-- Excerpted passage --
+---+

We couldn't teach them everything, but we could get them started. 
I know we saw more than a few light bulbs go on during the classes.

The shooting test was a skill assessment, more than anything else. 
The requirements were pretty basic, and IHMO (just to piss some guys off), if you couldn't keep arrows in a vital zone up to 15 yds, maybe, just maybe, you shouldn't be hunting. The fact of the matter was that anyone who couldn't pass the shooting test first time out was either given shooting help on the spot or invited back to the club to further training. I don't recall too many people who didn't pass sooner or later. 

BTW - Back when I was doing it, the course and testing were free (but donations to the club ere cheerfully accepted), the "taxation" were the license fees, and we had nothing to do with that. Are fees getting more and more expensive, well it's not like we're paying $4 / gallon for gas, is it???

Personal comment. 
When people start referring to "the government" or "god" in a debate, it usually means they've run out of logical arguments. 
*
Yes, the government secretly wants to stop hunting, a proven means of conservation and revenue. 
Makes perfect sense when you think about it.* 

Carry on.

+---+

-- Supplied entries --
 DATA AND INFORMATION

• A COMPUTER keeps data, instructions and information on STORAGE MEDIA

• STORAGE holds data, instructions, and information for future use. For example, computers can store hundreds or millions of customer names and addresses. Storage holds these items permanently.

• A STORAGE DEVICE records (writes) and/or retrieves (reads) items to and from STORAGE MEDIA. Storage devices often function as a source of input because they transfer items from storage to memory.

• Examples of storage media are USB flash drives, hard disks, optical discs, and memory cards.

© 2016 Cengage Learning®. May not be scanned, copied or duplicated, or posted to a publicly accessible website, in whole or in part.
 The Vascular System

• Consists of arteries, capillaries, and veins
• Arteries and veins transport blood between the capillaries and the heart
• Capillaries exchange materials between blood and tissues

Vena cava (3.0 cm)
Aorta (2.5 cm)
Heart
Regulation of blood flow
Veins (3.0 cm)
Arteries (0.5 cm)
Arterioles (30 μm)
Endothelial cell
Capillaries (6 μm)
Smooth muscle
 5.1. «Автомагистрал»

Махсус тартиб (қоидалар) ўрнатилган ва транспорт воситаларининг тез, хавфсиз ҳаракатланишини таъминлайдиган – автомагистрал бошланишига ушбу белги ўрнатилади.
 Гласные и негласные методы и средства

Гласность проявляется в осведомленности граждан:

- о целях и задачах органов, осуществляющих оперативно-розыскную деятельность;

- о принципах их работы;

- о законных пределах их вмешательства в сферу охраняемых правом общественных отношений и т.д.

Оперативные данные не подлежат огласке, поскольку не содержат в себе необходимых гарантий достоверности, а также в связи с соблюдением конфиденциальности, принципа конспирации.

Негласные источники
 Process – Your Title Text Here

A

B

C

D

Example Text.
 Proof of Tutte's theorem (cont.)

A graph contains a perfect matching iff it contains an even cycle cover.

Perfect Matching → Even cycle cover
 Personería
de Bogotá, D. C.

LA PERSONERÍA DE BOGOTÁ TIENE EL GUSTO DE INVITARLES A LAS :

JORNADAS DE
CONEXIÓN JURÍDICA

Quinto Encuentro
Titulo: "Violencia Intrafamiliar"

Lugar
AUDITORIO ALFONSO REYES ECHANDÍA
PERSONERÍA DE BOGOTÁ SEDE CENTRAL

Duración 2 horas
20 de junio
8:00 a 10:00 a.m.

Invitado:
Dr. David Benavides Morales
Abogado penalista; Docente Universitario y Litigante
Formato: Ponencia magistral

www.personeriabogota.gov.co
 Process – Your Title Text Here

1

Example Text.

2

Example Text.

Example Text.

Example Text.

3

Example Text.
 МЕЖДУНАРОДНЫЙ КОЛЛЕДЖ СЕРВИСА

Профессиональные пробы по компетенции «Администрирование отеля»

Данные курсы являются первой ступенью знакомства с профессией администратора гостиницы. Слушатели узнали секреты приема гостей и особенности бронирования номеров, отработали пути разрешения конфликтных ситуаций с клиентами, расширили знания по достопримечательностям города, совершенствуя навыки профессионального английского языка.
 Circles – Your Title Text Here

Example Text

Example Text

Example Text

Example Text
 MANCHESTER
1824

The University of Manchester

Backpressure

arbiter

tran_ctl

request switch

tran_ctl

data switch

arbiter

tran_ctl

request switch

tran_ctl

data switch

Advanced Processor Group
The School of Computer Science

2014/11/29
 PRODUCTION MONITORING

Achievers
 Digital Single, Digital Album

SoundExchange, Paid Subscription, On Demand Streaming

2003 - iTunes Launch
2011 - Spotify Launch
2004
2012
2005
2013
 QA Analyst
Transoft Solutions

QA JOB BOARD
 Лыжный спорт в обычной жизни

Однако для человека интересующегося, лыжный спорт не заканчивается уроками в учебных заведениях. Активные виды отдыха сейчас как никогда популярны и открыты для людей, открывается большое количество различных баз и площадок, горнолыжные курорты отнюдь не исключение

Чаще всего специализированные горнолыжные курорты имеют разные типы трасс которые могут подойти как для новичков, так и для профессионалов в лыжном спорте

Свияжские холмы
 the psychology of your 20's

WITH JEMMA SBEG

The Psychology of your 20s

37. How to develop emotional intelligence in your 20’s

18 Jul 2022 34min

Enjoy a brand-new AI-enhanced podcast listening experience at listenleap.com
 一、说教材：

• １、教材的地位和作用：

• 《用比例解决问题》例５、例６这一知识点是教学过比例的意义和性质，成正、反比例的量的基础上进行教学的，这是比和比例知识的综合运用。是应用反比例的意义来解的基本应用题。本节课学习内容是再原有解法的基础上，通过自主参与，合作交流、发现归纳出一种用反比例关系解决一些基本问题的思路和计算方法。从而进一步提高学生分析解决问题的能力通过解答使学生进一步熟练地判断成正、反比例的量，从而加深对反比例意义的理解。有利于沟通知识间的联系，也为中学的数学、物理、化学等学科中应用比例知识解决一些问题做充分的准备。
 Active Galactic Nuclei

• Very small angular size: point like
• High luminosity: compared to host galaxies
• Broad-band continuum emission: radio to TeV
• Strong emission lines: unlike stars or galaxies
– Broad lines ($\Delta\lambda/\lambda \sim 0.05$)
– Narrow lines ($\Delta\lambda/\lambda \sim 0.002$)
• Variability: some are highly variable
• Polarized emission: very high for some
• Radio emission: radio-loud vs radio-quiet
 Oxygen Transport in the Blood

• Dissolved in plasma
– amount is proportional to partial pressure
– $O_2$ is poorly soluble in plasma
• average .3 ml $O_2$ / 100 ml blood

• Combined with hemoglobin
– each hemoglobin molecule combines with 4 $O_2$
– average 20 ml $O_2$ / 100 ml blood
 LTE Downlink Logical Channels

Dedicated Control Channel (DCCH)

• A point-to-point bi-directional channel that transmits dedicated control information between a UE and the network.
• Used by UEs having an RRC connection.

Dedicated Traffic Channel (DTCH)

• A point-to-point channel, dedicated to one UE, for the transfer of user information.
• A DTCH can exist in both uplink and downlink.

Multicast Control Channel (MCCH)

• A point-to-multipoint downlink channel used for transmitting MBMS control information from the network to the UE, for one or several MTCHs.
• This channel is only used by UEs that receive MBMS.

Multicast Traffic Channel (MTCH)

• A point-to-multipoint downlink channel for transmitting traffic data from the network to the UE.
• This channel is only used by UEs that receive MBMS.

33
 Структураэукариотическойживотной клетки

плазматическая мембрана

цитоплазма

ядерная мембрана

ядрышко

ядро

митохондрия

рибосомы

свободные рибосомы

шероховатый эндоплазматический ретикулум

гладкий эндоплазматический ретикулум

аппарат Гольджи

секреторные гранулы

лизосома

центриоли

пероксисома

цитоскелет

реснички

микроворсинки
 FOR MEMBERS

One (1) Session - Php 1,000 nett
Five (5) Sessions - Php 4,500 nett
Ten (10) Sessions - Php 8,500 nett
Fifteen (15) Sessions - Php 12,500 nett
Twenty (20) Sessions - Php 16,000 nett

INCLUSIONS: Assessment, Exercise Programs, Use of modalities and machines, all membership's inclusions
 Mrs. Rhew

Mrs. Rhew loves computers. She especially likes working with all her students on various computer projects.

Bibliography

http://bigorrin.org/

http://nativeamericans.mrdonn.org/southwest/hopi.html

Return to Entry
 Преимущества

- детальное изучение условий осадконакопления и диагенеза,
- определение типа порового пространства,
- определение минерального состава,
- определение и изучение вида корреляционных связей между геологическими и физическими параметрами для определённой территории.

+---+

-- Your tasks --
A. Write out the stretch of the forum post about the shooting test from "The requirements were" through "of logical arguments.".
B. In the forum post about the shooting test, what happened to anyone who couldn't pass the test the first time?

-- Expected responses --
A.
The requirements were pretty basic, and IHMO (just to piss some guys off), if you couldn't keep arrows in a vital zone up to 15 yds, maybe, just maybe, you shouldn't be hunting. The fact of the matter was that anyone who couldn't pass the shooting test first time out was either given shooting help on the spot or invited back to the club to further training. I don't recall too many people who didn't pass sooner or later. 

BTW - Back when I was doing it, the course and testing were free (but donations to the club ere cheerfully accepted), the "taxation" were the license fees, and we had nothing to do with that. Are fees getting more and more expensive, well it's not like we're paying $4 / gallon for gas, is it???

Personal comment. 
When people start referring to "the government" or "god" in a debate, it usually means they've run out of logical arguments.

B. They were either given shooting help on the spot or invited back to the club for further training.